Found this: http://www.industryventures.com/2017/02/07/the-venture-capit... And: http://www.angelblog.net/Venture_Capital_Funds_How_the_Math_...

But given there are many different flavors, sizes, vectors etc of VCs, and given many keep their numbers hush, hush - I wouldn't even know where to look for any kind of "official" numbers on it.

http://www.industryventures.com/wp-content/uploads/2017/02/P...

If you add the averages of each category(75x for the last category) in this source, you'll end up with an annualized return of 9.4% over the 10 years mentioned in the image.

That is not far of the average return of the SP500.

Regarding 1. the risk can also be substantially lower for PE firms, because A. Extensive FVDD (Financial Vendor Due Diligence) and other types of risk assessment are carried out over the negotiation phase, and you are far less susceptible to stock market movements. Also, unlike investing in public companies, the PE fund is almost always the sole investor in the business alongside a small management tie-up, meaning you actually have full control over the business financially and strategically
You can increase your returns by diversifying into uncorrelated assets even if that other asset has returns that underperform the market.

That's why you see the 80/20 stock/bond split recommended so often. Even though bonds underperform stocks, the 80/20 split regularly rebalanced outperforms 100% stocks. Rebalancing is an automatic "buy low / sell high" strategy. After a stock market crash your 80/20 split might be 50/50 so you take that 30% and buy cheap stocks...

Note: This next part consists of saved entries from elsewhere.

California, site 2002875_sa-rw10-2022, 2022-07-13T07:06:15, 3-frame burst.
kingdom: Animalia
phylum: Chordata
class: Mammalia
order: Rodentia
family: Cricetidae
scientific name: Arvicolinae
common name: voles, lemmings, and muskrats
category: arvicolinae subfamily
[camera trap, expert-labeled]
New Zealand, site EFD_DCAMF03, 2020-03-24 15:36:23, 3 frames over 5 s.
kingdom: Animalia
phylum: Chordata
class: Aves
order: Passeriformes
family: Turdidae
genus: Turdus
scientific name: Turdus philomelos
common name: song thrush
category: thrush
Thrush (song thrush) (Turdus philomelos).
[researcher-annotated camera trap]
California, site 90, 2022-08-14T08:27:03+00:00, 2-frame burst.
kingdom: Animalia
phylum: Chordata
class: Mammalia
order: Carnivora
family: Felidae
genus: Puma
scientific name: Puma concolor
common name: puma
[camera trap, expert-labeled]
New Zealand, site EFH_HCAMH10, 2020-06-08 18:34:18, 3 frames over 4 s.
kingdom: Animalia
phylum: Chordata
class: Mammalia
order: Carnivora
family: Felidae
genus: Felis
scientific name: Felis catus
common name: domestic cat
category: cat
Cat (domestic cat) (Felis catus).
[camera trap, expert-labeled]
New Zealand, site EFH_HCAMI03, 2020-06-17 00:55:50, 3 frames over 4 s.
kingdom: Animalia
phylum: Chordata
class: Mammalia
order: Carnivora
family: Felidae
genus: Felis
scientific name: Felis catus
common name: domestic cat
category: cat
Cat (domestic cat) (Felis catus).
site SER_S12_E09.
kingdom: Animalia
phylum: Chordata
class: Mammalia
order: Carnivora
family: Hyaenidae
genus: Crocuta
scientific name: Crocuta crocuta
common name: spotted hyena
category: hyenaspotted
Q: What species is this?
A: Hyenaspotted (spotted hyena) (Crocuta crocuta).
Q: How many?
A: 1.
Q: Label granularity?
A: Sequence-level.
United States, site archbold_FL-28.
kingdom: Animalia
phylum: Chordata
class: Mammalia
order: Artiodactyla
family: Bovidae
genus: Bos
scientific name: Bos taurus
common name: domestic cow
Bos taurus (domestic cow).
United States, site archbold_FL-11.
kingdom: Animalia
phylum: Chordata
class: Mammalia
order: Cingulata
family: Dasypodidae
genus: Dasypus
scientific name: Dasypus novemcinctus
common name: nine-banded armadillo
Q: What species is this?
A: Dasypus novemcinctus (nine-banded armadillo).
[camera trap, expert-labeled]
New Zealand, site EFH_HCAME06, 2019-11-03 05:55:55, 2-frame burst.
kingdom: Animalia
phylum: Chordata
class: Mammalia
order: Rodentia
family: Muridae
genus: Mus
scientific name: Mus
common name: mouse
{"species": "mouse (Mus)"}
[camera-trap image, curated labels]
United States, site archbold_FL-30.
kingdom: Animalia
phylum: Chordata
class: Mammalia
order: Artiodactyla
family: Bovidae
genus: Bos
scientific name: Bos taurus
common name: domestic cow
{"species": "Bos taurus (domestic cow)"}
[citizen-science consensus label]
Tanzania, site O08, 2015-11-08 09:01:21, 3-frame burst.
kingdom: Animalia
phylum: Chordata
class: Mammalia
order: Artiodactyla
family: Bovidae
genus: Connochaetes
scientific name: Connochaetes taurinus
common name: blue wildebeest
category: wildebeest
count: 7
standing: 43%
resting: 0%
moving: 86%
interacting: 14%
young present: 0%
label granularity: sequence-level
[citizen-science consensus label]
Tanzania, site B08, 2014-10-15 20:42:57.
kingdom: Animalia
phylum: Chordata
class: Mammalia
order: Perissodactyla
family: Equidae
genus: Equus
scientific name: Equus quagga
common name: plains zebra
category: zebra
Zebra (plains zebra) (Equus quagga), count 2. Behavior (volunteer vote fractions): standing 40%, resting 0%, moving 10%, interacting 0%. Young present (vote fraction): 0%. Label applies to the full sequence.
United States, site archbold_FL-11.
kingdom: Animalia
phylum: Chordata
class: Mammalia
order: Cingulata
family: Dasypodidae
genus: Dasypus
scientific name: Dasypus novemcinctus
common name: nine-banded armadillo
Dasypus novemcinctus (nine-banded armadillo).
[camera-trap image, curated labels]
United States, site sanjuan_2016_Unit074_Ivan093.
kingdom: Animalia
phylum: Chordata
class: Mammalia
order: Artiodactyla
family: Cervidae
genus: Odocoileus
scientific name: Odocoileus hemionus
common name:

Actually, the 80/20 portfolio will decrease returns vs the market. It will outperform on a risk adjusted basis, ie have a higher sharpe ratio (maybe). But the highest return portfolio will always be the one that allocates 100% to the highest returning asset - in this case all to stocks.
According to Vanguard the 100% equities portfolio has historically outperformed all portfolios with bonds.

https://personal.vanguard.com/us/insights/saving-investing/m...

Diversification reduces the variance of the portfolio returns but does not necessarily increase returns.
No matter how much you diversify your long-only strategies, you will still not even be close to market neutral, which is probably what you really want at that scale.
With LBOs, much of the outperformance is due to leverage. If you could lever up the s&p 500, say 25%, you’d likely get much better returns. Because PE firms don’t aggressively revalue assets, they don’t have to face margin calls the same why someone would with an asset that is priced daily.
Should we really expect PE results to be un or weakly correlated with publicly traded companies?